12 |        def get: A#T = ???
   |                 ^
   |                 A is not a legal path
   |                 since it is not a concrete type

since projections on abstract types aren't allowed anymore

noresttherein commented 4 years ago

As I said, I may be completely wrong because I don't know the exact algorithm the typer uses to unify abstract type terms with type parameters of the argument, particularly when a type is 'fixed' as some abstact type _$1 and not unified further as in the example.

My understanding was that as a :AssemblerT[N] and a.type =:= N, then as seen from Values[a.type], A =:= a.type and, after parameter substitution, A#T =:= a.type#T =:= N.

It may entirely be that once again I was foiled by my poor understanding of path dependent types and a.type(in type Values[a.type]is a different type thana.type(in method component)`. If so, I apologize for taking your time, but I found this example so confusing I assumed it was a not intentional side effect at best. Of course, it is not your job to educate programmers on Scala :)

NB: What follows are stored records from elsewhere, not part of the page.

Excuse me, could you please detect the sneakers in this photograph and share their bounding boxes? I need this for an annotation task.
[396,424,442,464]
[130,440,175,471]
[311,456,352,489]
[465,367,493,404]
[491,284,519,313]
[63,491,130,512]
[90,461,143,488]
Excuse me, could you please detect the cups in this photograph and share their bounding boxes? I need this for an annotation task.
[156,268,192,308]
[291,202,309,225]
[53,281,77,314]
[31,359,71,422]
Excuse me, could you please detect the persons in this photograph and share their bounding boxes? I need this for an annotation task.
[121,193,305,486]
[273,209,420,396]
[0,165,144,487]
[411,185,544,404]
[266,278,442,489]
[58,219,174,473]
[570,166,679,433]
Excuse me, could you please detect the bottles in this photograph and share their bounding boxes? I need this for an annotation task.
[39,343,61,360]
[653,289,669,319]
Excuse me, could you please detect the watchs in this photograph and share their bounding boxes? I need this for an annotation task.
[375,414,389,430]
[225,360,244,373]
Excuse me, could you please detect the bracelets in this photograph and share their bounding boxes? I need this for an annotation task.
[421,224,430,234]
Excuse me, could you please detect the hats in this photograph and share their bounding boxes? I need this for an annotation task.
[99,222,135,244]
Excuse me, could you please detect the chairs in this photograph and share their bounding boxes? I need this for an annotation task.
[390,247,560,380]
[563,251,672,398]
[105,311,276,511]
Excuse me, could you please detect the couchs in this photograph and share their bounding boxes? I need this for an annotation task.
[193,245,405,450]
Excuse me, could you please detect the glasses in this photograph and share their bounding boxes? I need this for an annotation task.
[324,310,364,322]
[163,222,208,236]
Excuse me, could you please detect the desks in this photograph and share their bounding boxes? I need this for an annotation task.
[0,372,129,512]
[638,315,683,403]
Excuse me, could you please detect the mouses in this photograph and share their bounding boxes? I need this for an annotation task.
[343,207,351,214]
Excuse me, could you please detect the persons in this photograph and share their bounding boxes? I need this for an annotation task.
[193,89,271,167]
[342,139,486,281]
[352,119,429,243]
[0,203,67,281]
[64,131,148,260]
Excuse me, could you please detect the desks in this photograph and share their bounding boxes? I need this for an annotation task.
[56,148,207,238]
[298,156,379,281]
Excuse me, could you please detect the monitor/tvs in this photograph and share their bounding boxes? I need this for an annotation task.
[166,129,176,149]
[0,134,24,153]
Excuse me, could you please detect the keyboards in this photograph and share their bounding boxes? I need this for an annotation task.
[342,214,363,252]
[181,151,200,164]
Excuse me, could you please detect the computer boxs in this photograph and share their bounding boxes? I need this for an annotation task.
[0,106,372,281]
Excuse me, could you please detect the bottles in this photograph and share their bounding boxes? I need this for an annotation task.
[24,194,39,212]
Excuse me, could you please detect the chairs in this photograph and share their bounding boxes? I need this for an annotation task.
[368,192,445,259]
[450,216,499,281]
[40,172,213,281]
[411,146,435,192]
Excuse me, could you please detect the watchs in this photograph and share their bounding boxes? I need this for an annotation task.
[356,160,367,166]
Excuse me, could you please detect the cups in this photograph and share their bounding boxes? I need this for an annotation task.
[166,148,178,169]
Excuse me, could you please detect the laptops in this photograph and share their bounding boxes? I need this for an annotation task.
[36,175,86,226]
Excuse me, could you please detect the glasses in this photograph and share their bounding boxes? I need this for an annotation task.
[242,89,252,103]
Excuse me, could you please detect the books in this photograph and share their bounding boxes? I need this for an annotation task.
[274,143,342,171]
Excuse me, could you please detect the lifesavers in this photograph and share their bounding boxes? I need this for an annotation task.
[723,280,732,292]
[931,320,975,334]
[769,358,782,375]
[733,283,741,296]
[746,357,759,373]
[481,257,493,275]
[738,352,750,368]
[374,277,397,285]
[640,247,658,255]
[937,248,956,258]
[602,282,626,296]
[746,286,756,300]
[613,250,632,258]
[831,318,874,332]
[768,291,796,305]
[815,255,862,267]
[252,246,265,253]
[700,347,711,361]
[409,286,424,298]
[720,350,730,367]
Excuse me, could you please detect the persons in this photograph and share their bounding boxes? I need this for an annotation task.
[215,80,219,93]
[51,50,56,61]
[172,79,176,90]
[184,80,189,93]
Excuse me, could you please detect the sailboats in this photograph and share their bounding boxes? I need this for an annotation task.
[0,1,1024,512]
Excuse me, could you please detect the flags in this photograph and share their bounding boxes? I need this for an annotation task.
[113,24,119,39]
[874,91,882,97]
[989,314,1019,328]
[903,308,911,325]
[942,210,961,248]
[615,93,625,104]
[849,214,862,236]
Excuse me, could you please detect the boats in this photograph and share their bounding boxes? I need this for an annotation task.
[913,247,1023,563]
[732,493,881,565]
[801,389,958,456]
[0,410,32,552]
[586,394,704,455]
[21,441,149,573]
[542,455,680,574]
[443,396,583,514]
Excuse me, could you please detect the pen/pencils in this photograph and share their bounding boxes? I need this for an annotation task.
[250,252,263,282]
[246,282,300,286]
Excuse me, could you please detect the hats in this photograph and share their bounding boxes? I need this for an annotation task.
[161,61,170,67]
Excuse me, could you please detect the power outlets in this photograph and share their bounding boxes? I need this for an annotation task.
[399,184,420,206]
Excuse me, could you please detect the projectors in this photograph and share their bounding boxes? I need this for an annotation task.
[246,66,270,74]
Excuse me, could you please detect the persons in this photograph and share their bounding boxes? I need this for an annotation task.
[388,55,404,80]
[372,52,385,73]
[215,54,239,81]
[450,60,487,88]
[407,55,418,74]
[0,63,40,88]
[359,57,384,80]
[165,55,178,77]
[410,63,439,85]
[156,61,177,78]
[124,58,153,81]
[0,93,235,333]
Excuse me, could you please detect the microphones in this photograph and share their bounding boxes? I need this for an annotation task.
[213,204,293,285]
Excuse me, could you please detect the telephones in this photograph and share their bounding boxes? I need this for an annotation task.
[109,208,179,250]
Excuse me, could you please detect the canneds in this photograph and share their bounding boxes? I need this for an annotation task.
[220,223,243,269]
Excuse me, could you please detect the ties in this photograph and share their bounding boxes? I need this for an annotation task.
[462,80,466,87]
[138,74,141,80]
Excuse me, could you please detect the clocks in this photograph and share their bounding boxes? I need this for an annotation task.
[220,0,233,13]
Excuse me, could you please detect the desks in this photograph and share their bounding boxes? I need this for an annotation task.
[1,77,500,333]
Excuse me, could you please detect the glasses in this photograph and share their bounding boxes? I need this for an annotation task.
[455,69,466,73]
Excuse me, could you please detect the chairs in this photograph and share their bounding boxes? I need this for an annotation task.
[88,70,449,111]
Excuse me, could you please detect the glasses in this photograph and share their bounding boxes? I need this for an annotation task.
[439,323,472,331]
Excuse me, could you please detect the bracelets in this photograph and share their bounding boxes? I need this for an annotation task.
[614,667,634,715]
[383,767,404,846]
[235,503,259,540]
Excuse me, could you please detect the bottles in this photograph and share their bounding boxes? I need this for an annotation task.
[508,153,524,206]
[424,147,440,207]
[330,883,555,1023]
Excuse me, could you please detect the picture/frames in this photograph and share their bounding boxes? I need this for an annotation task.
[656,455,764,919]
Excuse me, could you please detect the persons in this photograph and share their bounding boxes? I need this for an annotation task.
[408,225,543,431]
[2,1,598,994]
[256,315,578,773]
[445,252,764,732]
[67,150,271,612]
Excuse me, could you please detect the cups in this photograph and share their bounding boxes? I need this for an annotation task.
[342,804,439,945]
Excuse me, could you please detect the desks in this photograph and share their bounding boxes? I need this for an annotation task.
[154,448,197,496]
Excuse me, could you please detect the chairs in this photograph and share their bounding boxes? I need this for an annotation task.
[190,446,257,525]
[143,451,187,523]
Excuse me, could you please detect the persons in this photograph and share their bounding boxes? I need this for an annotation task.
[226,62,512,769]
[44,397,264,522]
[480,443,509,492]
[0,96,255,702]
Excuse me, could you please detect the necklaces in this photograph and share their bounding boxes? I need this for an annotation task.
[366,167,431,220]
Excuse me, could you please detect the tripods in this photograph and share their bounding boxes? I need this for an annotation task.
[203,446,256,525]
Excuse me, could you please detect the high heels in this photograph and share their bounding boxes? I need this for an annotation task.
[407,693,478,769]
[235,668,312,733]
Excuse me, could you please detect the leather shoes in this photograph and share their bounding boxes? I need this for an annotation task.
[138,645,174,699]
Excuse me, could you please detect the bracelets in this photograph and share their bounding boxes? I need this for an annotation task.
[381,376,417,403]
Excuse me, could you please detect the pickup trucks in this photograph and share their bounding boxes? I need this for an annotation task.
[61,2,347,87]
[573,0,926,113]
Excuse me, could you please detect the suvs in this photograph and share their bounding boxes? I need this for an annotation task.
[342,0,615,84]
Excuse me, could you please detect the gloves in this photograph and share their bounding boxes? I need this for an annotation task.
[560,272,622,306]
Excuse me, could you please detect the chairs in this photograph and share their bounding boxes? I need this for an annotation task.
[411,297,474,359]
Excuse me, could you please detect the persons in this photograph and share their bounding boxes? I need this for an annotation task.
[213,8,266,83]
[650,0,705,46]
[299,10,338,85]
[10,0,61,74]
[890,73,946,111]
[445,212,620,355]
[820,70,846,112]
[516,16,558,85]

joroKr21 commented 4 years ago

I'm not sure TBH. What you're saying makes sense, but we have to check the details (I haven't yet). Just wanted to say that abstract type members are semantically equivalent to existential types and in fact dotty is removing existential types without losing much expressivity because we can still use abstract type members.

Is there anything in your original code that prevents you from just using abstract type members as a workaround?

joroKr21 commented 4 years ago

since projections on abstract types aren't allowed anymore

Ah right then there is also the issue that this is all unsound 😄

noresttherein commented 4 years ago

If by refactoring to abstract type members you mean only Values[A <: Assembler], then I alread did it because of this issue. I tried to go with the above because I wanted to somehow eliminate casts A#T.asInstanceOf[a.T] without mandating A <: Singleton.

What got me somewhat worried though is the mention that projections on all abstract types aren't allowed in Dotty (ergo, at some point, in scala). If I understand correctly then, I won't be able to use A#T even inside Values[A <: Assembler]? It would hit me very hard in ways I can't see workarounds for right of the bat. I would gladly elaborate, but this probably isn't the best place for it.

That bane would become a boon however if I were able to express 'A <: Assembler where the member type T has a concrete definition' (which indirectly inspired the posting of this issue). If I could put bounds enforcing a1.T =:= a2.T for all a1, a2 :A, where A is a type parameter, it would actually clean a lot of code in most of my projects which currently rely on 'safe' casting.